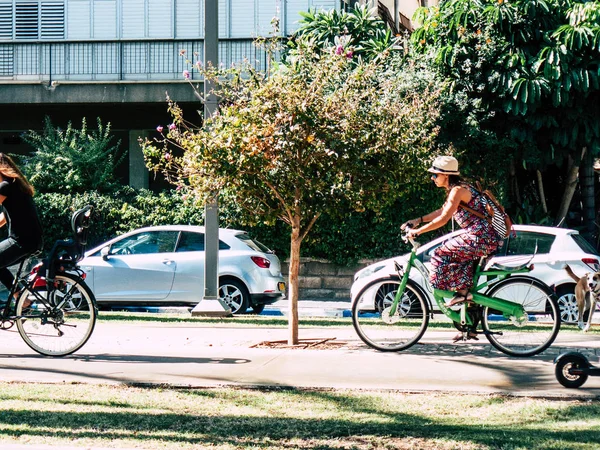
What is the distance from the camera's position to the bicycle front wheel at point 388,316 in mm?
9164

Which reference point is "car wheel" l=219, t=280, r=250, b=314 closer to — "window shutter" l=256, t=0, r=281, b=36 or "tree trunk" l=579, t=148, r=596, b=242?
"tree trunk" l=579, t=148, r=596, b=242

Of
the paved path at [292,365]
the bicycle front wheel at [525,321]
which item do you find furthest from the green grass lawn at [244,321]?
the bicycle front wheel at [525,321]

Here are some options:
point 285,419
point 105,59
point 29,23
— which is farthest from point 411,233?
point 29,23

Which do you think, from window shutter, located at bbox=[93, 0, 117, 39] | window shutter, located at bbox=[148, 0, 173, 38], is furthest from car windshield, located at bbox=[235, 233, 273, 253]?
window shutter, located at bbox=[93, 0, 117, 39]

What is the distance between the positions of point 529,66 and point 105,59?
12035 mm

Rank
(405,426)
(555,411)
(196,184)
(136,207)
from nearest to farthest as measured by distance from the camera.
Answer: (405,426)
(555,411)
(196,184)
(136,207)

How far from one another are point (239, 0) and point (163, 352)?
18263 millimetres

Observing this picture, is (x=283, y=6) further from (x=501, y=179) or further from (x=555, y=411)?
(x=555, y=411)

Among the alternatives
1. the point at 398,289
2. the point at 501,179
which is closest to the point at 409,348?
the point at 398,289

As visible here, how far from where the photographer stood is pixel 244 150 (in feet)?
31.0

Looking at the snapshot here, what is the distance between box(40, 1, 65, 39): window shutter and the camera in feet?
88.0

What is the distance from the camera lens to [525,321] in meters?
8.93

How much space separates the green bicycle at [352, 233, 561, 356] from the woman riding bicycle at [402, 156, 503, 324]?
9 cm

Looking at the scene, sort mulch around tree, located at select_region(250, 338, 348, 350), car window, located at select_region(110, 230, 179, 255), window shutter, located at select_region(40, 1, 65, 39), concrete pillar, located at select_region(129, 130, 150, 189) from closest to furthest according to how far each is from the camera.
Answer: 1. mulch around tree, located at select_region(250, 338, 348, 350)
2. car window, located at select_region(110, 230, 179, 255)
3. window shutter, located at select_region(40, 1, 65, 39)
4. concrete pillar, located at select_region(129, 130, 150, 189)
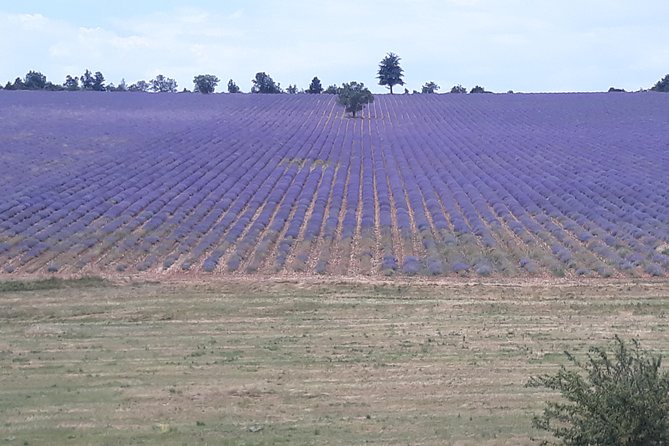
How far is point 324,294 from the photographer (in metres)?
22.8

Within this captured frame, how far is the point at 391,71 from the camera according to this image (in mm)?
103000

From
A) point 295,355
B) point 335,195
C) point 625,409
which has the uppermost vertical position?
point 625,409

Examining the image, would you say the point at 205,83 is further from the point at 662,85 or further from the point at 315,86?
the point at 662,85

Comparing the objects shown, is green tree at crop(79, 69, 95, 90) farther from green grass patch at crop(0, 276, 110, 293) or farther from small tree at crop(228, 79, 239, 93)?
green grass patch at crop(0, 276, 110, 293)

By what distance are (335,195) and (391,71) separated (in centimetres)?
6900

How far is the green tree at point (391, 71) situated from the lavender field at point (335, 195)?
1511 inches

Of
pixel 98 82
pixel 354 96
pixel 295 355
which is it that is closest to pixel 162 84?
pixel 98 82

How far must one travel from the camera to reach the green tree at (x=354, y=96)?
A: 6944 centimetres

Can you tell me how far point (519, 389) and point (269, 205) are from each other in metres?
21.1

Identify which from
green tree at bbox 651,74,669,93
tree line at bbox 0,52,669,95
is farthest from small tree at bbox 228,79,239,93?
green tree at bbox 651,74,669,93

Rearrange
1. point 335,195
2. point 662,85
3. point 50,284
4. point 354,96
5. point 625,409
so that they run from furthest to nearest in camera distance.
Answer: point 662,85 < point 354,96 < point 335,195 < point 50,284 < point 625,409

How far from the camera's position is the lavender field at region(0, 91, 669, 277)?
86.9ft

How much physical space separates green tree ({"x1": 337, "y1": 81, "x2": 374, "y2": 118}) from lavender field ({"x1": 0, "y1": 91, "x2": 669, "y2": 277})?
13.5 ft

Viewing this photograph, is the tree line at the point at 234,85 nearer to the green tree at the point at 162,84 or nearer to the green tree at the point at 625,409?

* * *

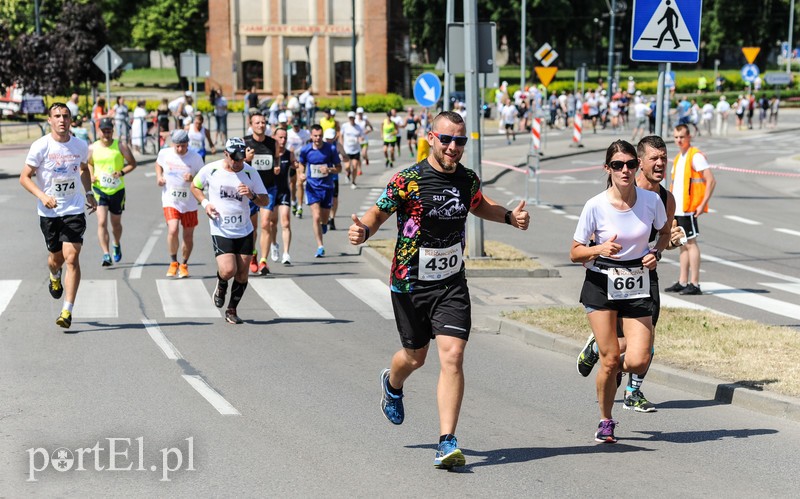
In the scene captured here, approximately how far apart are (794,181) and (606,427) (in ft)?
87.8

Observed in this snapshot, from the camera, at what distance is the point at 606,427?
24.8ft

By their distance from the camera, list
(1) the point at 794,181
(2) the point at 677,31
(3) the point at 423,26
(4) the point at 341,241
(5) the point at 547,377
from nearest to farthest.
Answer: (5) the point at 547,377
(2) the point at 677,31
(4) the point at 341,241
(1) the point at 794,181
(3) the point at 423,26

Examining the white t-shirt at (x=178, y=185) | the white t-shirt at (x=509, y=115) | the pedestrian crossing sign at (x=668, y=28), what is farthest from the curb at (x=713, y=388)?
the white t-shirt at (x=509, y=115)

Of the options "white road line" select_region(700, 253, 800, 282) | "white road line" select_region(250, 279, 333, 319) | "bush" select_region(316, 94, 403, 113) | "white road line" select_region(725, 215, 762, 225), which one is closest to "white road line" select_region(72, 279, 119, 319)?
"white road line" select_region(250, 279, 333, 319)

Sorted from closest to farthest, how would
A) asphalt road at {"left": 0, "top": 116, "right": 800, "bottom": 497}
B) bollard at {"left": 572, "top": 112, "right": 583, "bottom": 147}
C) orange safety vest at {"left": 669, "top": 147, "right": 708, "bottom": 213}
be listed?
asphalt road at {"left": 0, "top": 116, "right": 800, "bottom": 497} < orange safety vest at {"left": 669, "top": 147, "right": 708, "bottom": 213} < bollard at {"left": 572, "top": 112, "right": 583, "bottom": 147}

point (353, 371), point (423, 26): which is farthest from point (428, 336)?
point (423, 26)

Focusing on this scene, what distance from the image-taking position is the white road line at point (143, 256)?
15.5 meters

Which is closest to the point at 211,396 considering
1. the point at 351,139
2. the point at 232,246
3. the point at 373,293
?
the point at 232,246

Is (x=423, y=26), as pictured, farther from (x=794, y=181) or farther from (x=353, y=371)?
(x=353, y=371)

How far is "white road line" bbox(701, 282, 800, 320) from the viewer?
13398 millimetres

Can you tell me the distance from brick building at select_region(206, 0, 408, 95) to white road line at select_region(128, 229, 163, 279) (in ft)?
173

— Problem —
Count how many lines of the material above contain the string "that", treating uppercase and lowercase as different. Give only the number.

— Final result —
2